996 P.2d 125, 196 Ariz. 324, 316 Ariz. Adv. Rep. 12, 2000 Ariz. App. LEXIS 30
CourtCourt of Appeals of Arizona
DecidedFebruary 29, 2000
Docket1 CA-CR 98-1024
StatusPublished
Cited by39 cases

This text of 996 P.2d 125 (State v. Valle) is published on Counsel Stack Legal Research, covering Court of Appeals of Arizona primary law. Counsel Stack provides free access to over 12 million legal documents including statutes, case law, regulations, and constitutions.

Bluebook
State v. Valle, 996 P.2d 125, 196 Ariz. 324, 316 Ariz. Adv. Rep. 12, 2000 Ariz. App. LEXIS 30 (Ark. Ct. App. 2000).

Opinion

OPINION

BEECH, Judge.

¶ 1 Defendant Jesus Gilbert Valle, Jr., appeals his convictions and sentences on one count of possession of marijuana and one count of possession of drug paraphernalia, both class six felonies. Defendant’s sole argument on appeal is that the trial court erred in denying his motion to suppress the marijuana and rolling papers seized from his person. He maintains that these items were discovered by the police during a “pat down” that exceeded the scope permitted by Terry v. Ohio, 392 U.S. 1, 88 S.Ct. 1868, 20 L.Ed.2d 889 (1968), and that the police had no other legitimate basis for conducting the warrant-less search. Because we agree with Defendant that the arresting officer unlawfully seized both the drugs and the drug paraphernalia, we reverse Defendant’s convictions.

FACTS

¶ 2 On the evening of July 18, 1997, police officers assigned to the Arizona State Gang Task Force were patrolling the Town of Guadalupe, conducting traffic stops of vehicles in an area known for gang activity. Task Force Officer David Barnes and his partner stopped Defendant’s vehicle upon observing that it had a cracked windshield and that its license plate was not illuminated. In addition to Defendant, who was the driver, the vehicle carried two passengers. After initiating the stop, Officer Barnes noticed that Defendant smelled of marijuana. Offi *326 cer Barnes asked Defendant for his driver’s license and requested that he step out of the car. Once Defendant was standing outside the vehicle, Officer Barnes asked him if he was carrying “any marijuana or contraband.” Defendant replied that he was not.

¶ 3 Officer Barnes then conducted a “pat-down” search of Defendant’s person.
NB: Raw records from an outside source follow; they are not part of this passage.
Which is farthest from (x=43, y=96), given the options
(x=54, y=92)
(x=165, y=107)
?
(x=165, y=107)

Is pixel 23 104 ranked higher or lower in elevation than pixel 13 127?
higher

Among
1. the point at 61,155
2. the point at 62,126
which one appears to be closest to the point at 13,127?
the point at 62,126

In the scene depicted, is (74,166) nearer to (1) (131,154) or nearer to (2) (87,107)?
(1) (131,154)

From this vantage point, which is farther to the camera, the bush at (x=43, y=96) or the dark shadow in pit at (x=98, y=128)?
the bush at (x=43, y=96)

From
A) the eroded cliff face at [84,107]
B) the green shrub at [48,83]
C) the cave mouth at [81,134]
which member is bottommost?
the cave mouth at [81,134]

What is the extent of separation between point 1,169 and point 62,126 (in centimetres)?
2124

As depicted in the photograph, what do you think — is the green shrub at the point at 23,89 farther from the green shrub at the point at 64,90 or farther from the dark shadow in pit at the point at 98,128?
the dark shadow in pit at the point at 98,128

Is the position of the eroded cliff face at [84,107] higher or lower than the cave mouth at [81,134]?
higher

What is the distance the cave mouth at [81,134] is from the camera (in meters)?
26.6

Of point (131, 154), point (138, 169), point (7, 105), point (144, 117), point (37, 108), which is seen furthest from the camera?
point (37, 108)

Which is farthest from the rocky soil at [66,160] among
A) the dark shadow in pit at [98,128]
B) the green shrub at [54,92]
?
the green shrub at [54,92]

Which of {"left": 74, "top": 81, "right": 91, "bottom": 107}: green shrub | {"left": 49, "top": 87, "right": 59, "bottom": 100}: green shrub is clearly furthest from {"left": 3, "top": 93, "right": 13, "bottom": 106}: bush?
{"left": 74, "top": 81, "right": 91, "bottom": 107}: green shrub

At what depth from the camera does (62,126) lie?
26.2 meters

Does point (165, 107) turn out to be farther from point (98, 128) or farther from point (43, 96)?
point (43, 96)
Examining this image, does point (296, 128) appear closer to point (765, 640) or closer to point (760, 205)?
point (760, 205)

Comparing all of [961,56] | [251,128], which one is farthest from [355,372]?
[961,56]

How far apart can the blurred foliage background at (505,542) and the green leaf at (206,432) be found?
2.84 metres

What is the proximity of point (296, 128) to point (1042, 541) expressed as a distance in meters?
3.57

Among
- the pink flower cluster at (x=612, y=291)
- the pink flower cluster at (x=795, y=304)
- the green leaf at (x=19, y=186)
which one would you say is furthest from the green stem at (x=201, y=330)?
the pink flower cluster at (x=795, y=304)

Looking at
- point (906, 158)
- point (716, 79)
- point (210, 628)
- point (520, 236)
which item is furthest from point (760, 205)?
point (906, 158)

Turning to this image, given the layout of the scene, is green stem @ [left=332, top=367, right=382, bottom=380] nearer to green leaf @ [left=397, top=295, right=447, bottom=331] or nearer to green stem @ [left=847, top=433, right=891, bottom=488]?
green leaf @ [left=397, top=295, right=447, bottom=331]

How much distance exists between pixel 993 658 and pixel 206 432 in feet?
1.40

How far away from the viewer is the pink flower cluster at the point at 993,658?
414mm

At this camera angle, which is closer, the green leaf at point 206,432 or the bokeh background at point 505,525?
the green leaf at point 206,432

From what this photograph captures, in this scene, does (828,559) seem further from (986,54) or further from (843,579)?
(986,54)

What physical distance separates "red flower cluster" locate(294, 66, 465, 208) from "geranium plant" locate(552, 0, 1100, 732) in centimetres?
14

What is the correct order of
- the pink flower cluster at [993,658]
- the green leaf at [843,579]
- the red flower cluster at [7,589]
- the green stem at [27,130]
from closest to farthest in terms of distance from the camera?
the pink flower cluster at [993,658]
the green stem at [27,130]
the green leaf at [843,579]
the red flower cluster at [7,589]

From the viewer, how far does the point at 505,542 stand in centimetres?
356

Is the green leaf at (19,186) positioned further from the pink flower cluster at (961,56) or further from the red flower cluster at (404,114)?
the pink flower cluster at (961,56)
Barnes later gave the following justification for the pat-down:

Q: And what was the basis for conducting the pat-down search?
A: Based on the smell of marijuana on him, and also the officer that was with me who had taken a passenger, the front passenger of the vehicle, that officer had found a large amount of marijuana on that passenger.
Q: Was another basis for your search to “pat down” for weapons as well?
A: Yes, it was.
Q: And why was that?
A: Guadalupe has been having a problem with gangs. The Sheriffs Office has been having a problem with drive-by shootings, and so it’s basically DPS’s policy that we’ll conduct pat down for weapons and contraband, once we get people out of the vehicles.
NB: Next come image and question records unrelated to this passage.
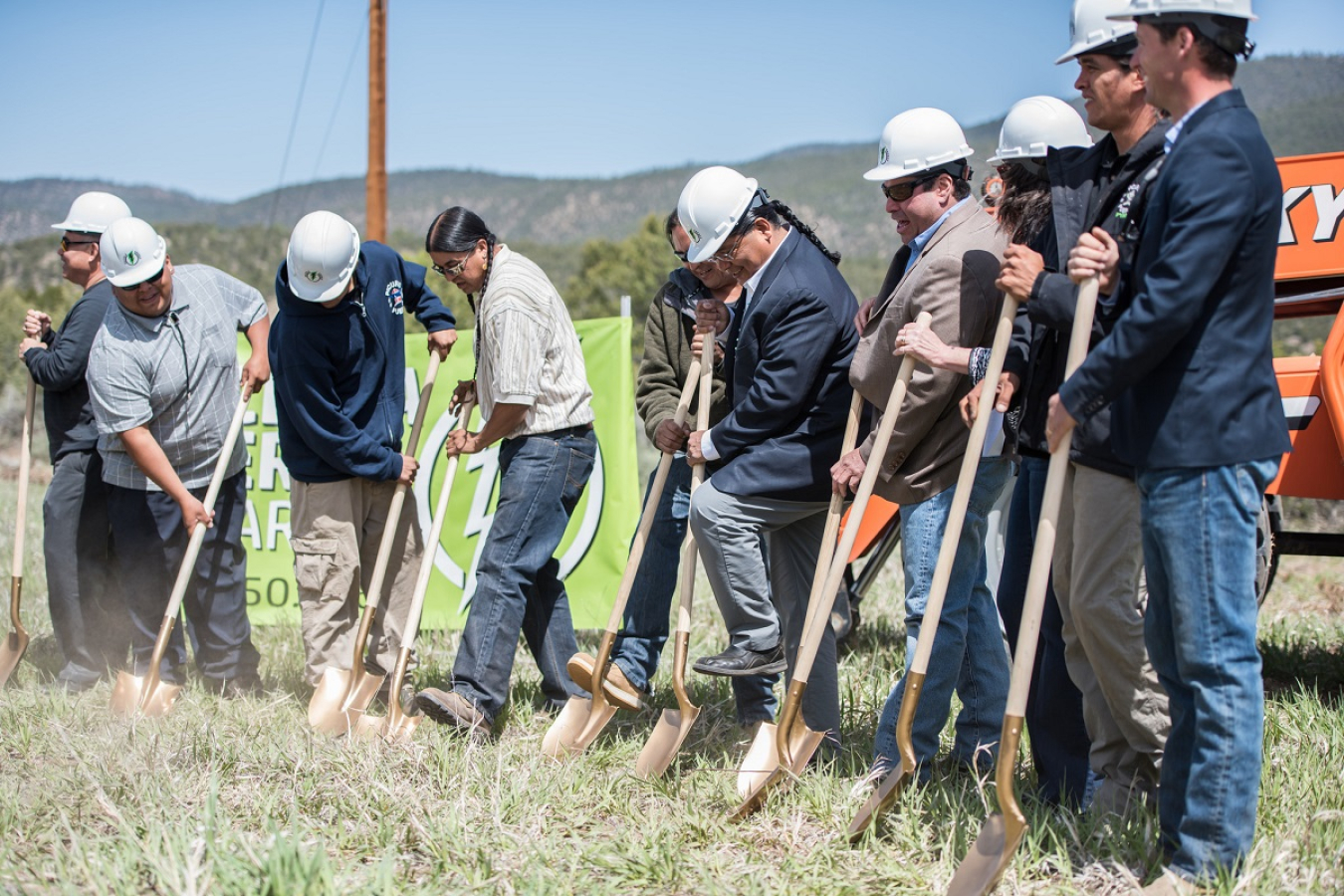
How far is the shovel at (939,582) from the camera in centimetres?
336

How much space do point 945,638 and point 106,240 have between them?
3956 mm

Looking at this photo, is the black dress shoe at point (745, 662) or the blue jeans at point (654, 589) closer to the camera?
the black dress shoe at point (745, 662)

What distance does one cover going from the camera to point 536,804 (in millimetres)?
3893

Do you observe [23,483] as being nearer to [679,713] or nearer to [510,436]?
[510,436]

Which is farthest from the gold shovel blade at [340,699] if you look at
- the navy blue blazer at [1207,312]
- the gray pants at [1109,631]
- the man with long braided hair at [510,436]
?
the navy blue blazer at [1207,312]

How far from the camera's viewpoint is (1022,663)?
122 inches

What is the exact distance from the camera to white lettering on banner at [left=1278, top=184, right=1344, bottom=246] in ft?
16.7

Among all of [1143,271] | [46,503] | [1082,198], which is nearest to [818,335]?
[1082,198]

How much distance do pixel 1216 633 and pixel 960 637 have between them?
1.07 metres

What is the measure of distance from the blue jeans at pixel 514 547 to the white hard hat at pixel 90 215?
2500 mm

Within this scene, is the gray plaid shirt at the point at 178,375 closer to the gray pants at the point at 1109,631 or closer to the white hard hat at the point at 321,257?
the white hard hat at the point at 321,257

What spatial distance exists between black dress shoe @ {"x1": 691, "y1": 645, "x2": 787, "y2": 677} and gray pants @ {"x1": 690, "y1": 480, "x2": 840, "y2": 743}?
31 mm

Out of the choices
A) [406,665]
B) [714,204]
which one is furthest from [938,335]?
[406,665]

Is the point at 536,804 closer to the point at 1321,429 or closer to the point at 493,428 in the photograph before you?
the point at 493,428
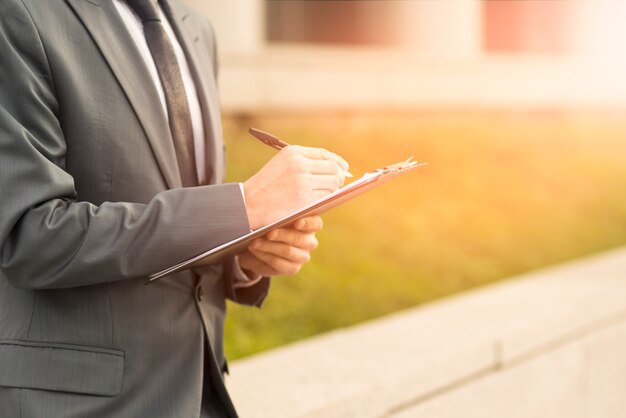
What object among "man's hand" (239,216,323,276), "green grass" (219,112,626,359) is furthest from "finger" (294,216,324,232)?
"green grass" (219,112,626,359)

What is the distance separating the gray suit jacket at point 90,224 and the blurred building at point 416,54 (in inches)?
281

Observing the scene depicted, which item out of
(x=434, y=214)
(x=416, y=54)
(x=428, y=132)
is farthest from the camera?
(x=416, y=54)

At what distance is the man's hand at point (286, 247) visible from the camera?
6.14ft

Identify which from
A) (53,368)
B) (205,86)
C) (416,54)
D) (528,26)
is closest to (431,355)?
(205,86)

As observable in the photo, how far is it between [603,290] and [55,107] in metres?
3.91

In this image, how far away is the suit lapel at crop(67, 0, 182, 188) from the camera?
65.6 inches

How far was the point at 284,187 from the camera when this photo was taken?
1.64m

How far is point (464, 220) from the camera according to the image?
7.55 metres

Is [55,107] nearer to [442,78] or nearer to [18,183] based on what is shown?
[18,183]

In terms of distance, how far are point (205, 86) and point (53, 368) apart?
0.70m

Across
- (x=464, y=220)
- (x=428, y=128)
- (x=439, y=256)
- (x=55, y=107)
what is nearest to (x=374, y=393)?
(x=55, y=107)

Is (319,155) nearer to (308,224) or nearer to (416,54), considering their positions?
(308,224)

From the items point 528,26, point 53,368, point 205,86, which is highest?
point 205,86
¶ 4 During the pat-down, Officer Barnes felt “an object” in the right front pocket of Defendant’s pants. The object did not feel like a weapon or other metal object, and nothing in the record suggests that, by touching the object through Defendant’s clothing, Barnes knew that it was contraband. Nevertheless, Officer Barnes reached into Defendant’s pocket and removed the object, which turned out to be a package of Zig Zag rolling papers. After completing the pat-down of Defendant’s clothing, Officer Barnes directed 1 Defendant to remove his shoes. The officer found a small bag of marijuana in one of the shoes.
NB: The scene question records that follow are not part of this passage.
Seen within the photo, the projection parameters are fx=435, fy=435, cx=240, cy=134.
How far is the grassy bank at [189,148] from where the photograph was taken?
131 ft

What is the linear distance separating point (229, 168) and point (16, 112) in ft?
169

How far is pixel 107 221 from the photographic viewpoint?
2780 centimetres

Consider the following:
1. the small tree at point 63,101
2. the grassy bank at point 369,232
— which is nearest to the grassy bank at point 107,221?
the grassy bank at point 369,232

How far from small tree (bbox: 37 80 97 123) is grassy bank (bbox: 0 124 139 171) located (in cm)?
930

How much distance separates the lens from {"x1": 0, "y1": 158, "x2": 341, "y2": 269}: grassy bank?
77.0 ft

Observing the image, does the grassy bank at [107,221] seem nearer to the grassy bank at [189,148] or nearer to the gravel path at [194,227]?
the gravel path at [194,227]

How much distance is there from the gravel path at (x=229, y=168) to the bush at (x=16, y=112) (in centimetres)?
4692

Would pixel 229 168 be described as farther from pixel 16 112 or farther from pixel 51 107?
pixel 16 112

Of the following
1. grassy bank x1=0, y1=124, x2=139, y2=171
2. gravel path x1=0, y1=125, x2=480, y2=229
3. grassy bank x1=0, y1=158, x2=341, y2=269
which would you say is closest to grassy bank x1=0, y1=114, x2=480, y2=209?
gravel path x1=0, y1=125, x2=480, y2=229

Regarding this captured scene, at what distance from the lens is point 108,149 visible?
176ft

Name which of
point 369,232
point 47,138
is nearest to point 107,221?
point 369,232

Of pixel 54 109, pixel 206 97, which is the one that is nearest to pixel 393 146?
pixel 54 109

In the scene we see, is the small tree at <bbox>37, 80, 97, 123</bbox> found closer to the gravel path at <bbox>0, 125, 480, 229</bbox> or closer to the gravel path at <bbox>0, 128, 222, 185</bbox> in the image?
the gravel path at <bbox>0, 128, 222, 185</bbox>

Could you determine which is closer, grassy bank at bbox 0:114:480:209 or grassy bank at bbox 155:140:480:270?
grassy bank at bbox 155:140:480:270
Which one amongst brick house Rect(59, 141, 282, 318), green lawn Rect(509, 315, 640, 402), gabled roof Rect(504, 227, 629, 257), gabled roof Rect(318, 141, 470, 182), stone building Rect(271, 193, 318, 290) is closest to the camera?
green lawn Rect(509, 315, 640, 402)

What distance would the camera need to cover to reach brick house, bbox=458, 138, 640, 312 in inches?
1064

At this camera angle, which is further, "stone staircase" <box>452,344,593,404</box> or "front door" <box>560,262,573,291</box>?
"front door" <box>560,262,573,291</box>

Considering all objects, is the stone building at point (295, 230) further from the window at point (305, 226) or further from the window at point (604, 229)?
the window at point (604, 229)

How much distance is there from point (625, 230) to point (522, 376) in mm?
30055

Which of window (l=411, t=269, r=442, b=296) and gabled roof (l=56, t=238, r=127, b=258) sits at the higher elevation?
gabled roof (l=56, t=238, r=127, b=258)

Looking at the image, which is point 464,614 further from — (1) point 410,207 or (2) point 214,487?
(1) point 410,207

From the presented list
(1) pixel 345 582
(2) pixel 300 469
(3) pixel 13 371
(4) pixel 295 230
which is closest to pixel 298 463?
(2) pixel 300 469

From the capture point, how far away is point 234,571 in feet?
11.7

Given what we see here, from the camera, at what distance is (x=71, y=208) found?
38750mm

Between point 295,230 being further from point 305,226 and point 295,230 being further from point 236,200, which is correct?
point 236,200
¶ 5 The State charged Defendant with possession of marijuana and possession of drug paraphernalia. Defendant moved to suppress both the marijuana and the Zig Zag papers, arguing that the search conducted by Officer Barnes exceeded the scope of the pat-down permitted by Terry v. Ohio. The trial court denied the motion. Defendant waived his right to a jury trial, and the parties submitted the case to the trial court on the police report. Defendant was convicted of both counts, and he timely appealed.

DISCUSSION

¶ 6 In reviewing the denial of Defendant’s motion to suppress, we must defer to the trial court’s factual findings absent an abuse of discretion. See State v. Peters, 189 Ariz. 216, 218, 941 P.2d 228, 230. (1997). We review de novo, however, the trial court’s ultimate legal determination that the search complied with the dictates of the Fourth Amendment. See State v. Ochoa, 189 Ariz. 454, 461, 943 P.2d 814, 821 (App.1997) (citing State v. Gonzalez-Gutierrez, 187 Ariz. 116, 118, 927 P.2d 776, 778 (1996)).

A. The Scope of Terry Patr-Doum Searches
1. The Seizure of the Rolling Papers from Defendant’s Pocket

¶ 7 Defendant concedes that the officers were justified in stopping his vehicle and conducting a pat-down search of the occupants for weapons pursuant to Terry. The sole argument presented on appeal with respect to the rolling papers is that the officer exceeded the bounds of the Terry pat-down when he placed his hand in Defendant’s pocket and withdrew the rolling papers.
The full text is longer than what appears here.